Optimize the generic and x86 memchr.
* libc/string/memchr.c (memchr) [!__OPTIMIZE_SIZE__]:
Pre-align pointer so unaligned searches aren't penalized.
* libc/machine/i386/memchr.S (memchr) [!__OPTIMIZE_SIZE__]: Word
operations are faster than repnz byte searches.

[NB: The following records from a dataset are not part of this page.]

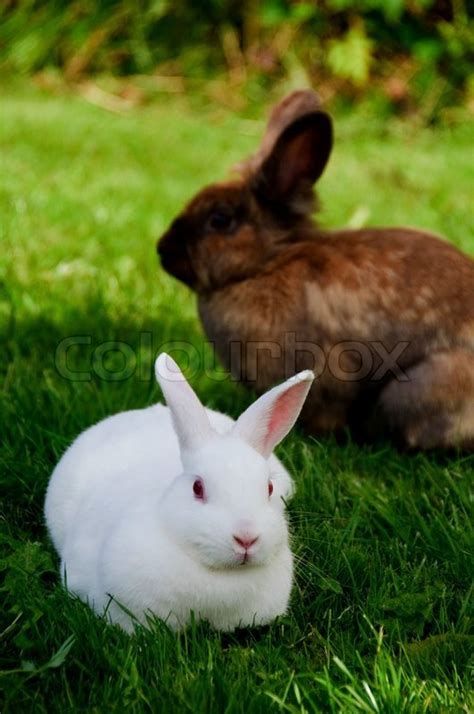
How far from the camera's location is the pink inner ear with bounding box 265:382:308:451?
7.48 feet

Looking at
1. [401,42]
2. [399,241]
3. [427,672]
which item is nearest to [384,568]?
[427,672]

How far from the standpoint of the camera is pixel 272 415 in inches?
89.4

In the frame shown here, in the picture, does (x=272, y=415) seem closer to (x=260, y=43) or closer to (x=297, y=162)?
(x=297, y=162)

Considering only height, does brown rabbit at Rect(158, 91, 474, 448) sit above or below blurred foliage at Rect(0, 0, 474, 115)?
above

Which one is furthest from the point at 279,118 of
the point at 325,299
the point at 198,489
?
the point at 198,489

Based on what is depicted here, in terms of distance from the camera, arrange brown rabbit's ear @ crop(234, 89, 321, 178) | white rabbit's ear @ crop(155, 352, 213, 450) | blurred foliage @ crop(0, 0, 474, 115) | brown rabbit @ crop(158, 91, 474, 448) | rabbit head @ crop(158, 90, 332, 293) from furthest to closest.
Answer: blurred foliage @ crop(0, 0, 474, 115), brown rabbit's ear @ crop(234, 89, 321, 178), rabbit head @ crop(158, 90, 332, 293), brown rabbit @ crop(158, 91, 474, 448), white rabbit's ear @ crop(155, 352, 213, 450)

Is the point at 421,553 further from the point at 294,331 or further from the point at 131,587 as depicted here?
the point at 294,331

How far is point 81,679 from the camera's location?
204cm

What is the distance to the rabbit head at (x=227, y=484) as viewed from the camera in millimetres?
2043

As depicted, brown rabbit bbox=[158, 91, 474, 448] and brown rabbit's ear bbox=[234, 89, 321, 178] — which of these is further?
brown rabbit's ear bbox=[234, 89, 321, 178]

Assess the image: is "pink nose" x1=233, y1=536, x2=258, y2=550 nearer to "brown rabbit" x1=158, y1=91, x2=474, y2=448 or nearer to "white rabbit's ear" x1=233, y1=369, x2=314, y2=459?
"white rabbit's ear" x1=233, y1=369, x2=314, y2=459

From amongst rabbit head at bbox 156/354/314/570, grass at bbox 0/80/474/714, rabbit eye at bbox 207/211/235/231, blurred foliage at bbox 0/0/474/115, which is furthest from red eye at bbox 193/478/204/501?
blurred foliage at bbox 0/0/474/115

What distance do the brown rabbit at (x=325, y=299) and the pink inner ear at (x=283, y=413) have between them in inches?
44.7

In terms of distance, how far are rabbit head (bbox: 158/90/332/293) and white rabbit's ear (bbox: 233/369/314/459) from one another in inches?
57.8
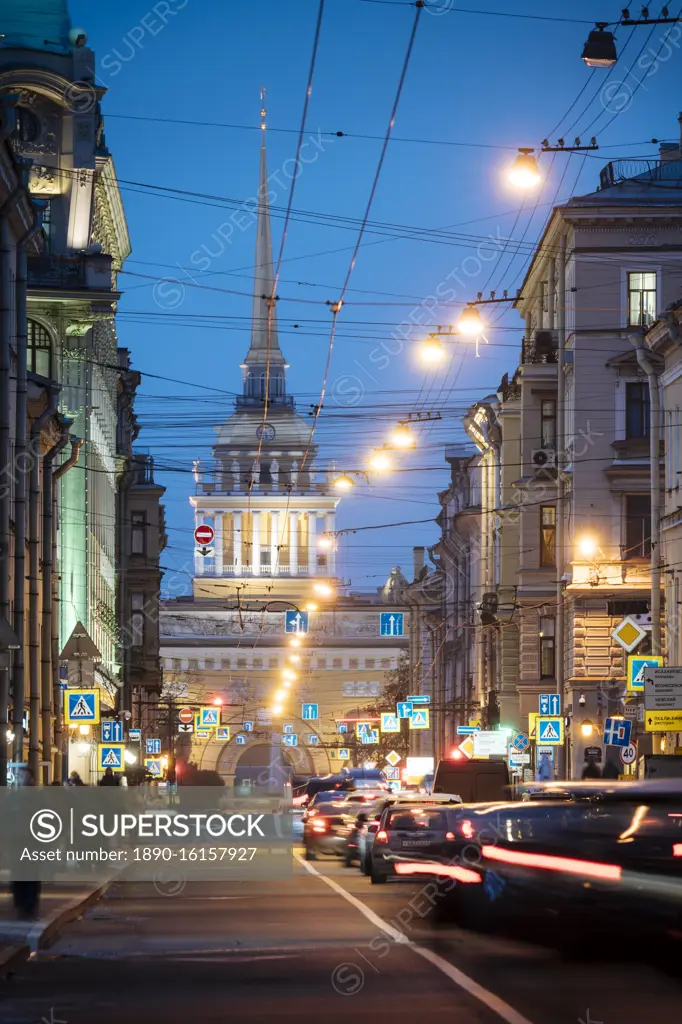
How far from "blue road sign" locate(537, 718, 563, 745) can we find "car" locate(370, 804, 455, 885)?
2235 cm

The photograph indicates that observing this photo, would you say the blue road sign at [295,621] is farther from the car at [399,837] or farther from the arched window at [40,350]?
the car at [399,837]

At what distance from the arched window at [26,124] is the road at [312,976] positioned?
1442 inches

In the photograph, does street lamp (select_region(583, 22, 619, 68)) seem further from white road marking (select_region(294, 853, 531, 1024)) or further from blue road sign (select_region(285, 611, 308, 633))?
blue road sign (select_region(285, 611, 308, 633))

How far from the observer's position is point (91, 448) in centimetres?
6400

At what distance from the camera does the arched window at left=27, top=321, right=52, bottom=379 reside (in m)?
57.5

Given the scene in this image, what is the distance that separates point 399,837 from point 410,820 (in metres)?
0.34

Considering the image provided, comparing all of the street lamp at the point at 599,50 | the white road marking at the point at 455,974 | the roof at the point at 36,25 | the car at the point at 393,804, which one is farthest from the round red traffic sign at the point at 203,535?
the street lamp at the point at 599,50

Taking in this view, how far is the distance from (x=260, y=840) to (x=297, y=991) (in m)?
12.6

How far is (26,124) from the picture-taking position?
57.5 meters

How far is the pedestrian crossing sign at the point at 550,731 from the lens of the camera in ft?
177

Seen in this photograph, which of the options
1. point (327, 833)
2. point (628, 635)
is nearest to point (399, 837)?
point (327, 833)

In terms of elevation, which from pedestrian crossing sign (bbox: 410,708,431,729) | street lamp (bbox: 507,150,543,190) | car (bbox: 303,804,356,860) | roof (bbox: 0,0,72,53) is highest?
roof (bbox: 0,0,72,53)

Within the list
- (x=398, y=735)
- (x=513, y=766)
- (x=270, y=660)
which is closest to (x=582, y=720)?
(x=513, y=766)

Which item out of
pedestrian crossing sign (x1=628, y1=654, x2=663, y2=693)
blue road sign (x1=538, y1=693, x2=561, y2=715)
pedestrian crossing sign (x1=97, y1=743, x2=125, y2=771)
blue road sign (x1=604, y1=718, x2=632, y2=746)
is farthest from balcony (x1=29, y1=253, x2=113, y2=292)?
blue road sign (x1=604, y1=718, x2=632, y2=746)
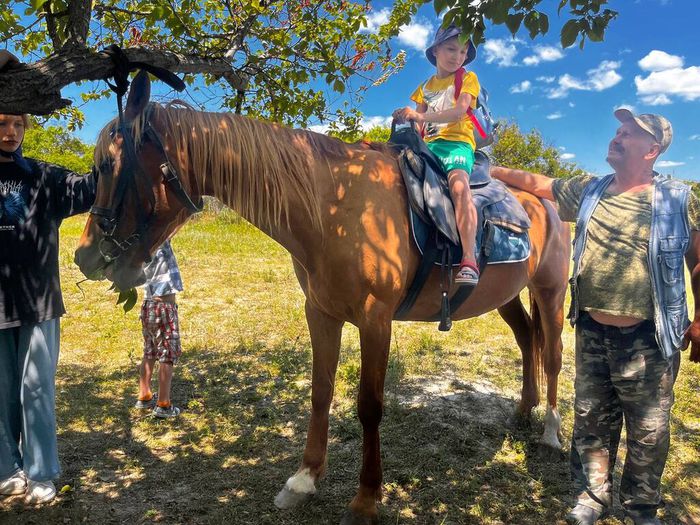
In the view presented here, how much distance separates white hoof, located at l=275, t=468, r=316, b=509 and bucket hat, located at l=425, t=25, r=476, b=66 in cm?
277

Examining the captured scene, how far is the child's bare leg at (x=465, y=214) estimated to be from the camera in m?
2.60

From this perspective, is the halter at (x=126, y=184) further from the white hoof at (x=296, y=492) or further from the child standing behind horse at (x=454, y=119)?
the white hoof at (x=296, y=492)

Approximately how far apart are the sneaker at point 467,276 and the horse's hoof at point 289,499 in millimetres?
1570

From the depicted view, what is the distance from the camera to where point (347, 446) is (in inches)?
135

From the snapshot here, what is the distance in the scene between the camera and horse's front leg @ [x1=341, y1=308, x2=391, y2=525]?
249cm

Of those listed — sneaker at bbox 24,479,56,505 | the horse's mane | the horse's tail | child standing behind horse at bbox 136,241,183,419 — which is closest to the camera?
the horse's mane

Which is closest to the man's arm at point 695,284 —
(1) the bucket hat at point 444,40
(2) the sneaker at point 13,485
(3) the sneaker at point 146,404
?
(1) the bucket hat at point 444,40

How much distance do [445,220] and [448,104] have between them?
0.85 metres

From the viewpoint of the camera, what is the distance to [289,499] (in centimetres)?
272

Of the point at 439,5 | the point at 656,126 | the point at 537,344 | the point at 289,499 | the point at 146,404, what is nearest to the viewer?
the point at 439,5

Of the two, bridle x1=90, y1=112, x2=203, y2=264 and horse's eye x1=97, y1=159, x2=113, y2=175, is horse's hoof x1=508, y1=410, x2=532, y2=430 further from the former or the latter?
horse's eye x1=97, y1=159, x2=113, y2=175

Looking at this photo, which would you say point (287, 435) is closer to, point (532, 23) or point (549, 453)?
point (549, 453)

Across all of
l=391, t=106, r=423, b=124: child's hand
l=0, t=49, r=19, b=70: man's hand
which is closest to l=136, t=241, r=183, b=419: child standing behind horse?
l=0, t=49, r=19, b=70: man's hand

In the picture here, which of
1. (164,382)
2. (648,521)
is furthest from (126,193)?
(648,521)
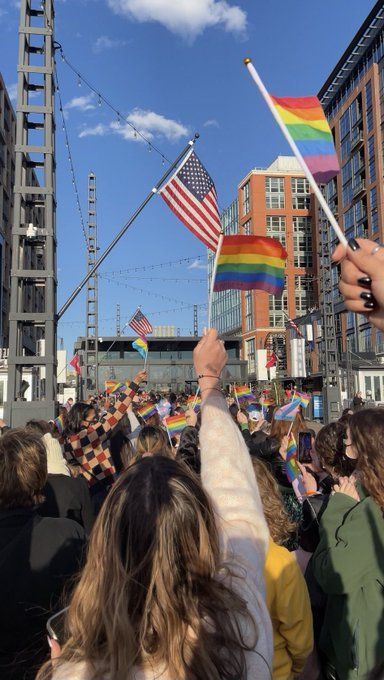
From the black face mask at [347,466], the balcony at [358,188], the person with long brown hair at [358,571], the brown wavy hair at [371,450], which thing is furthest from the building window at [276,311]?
the person with long brown hair at [358,571]

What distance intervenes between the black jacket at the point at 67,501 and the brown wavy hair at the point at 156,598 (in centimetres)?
262

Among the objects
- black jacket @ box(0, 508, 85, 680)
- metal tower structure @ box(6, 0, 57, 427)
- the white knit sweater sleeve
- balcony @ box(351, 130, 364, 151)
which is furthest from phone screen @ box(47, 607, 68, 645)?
balcony @ box(351, 130, 364, 151)

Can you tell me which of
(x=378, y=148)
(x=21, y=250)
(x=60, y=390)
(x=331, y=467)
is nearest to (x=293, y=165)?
(x=378, y=148)

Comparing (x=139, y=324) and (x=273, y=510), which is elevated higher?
(x=139, y=324)

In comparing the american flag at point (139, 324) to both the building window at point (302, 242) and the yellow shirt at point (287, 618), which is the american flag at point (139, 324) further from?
the building window at point (302, 242)

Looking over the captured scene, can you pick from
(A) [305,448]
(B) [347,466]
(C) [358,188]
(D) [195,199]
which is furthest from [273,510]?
(C) [358,188]

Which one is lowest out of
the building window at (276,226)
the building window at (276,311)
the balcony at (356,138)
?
the building window at (276,311)

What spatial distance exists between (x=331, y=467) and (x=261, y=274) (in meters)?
3.38

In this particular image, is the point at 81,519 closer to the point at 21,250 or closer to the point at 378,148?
the point at 21,250

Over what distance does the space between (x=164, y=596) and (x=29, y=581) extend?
1282 mm

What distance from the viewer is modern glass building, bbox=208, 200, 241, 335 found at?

* libc/machine/i386/i386mach.h: added SOTYPE_FUNCTION to set type
of global entry points if _I386MACH_NEED_SOTYPE_FUNCTION is defined;
Added __CLI and __STI macros (controlled via
_I386MACH_ALLOW_HW_INTERRUPTS macro).
* libc/machine/i386/f_atan2.S libc/machine/i386/f_atan2f.S
libc/machine/i386/f_frexp.S libc/machine/i386/f_frexpf.S
libc/machine/i386/f_ldexp.S libc/machine/i386/f_ldexpf.S
libc/machine/i386/f_log.S libc/machine/i386/f_log10.S
libc/machine/i386/f_log10f.S libc/machine/i386/f_logf.S
libc/machine/i386/f_tan.S libc/machine/i386/f_tanf.S
libc/machine/i386/memchr.S libc/machine/i386/memcmp.S
libc/machine/i386/memcpy.S libc/machine/i386/memmove.S
libc/machine/i386/memset.S libc/machine/i386/setjmp.S
libc/machine/i386/strchr.S libc/machine/i386/strlen.S:
(that's libc/machine/i386/*.S) added SOTYPE_FUNCTION(symbol)
for all global entry points.
* libc/machine/i386/setjmp.S: removed code replicated in
libc/machine/i386/i386mach.h and included i386mach.h instead;
Use __CLI and __STI instead of cli and sti.